# Work to complete
Your job is to retype the records exactly while dropping every picture.

# Supplied data

-*-*-

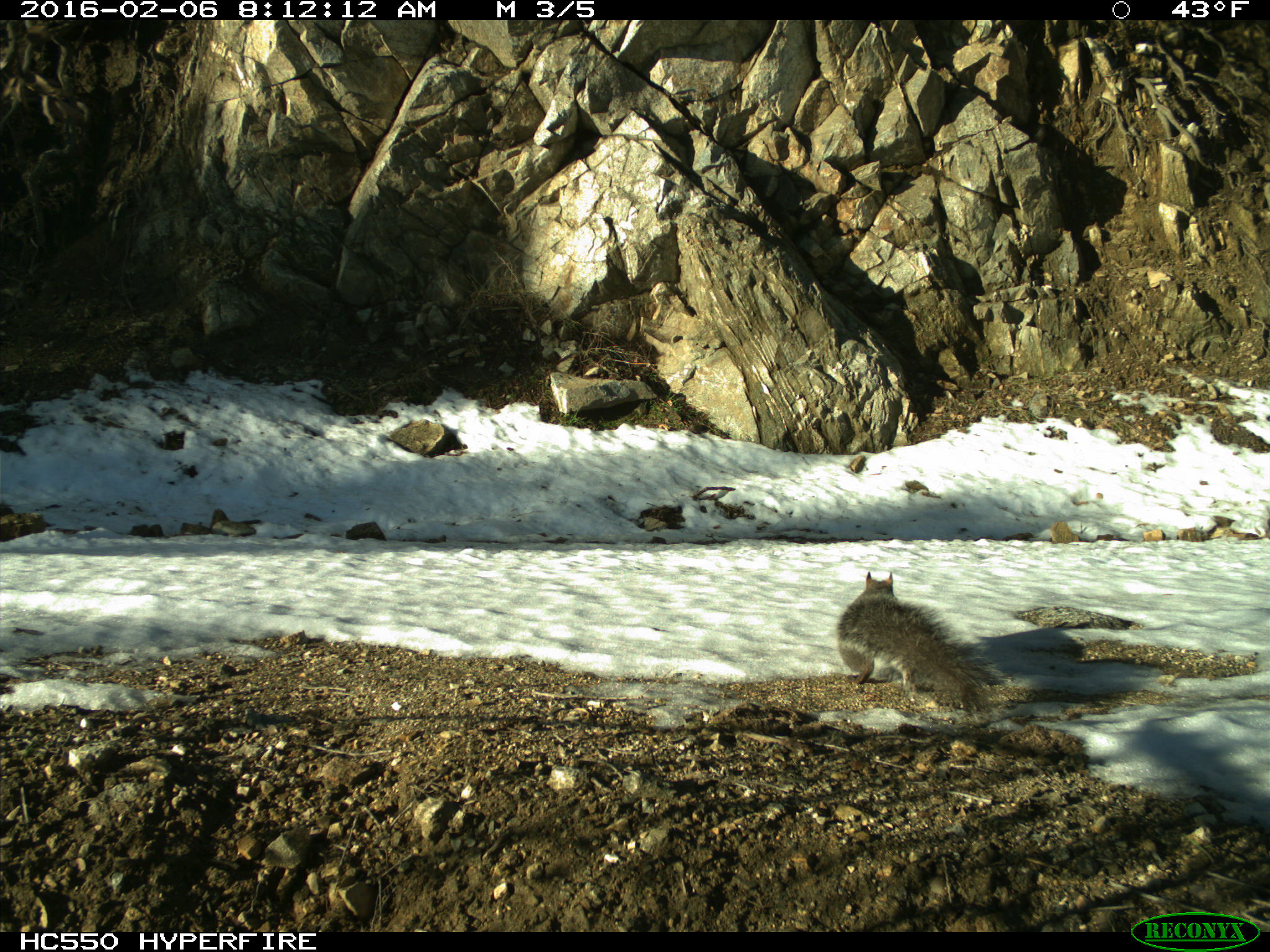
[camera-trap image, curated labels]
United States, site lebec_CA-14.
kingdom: Animalia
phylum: Chordata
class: Mammalia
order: Rodentia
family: Sciuridae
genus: Sciurus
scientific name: Sciurus carolinensis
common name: eastern gray squirrel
Sciurus carolinensis (eastern gray squirrel).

-*-*-

# The completed task
[camera-trap image, curated labels]
United States, site lebec_CA-14.
kingdom: Animalia
phylum: Chordata
class: Mammalia
order: Rodentia
family: Sciuridae
genus: Sciurus
scientific name: Sciurus carolinensis
common name: eastern gray squirrel
Sciurus carolinensis (eastern gray squirrel).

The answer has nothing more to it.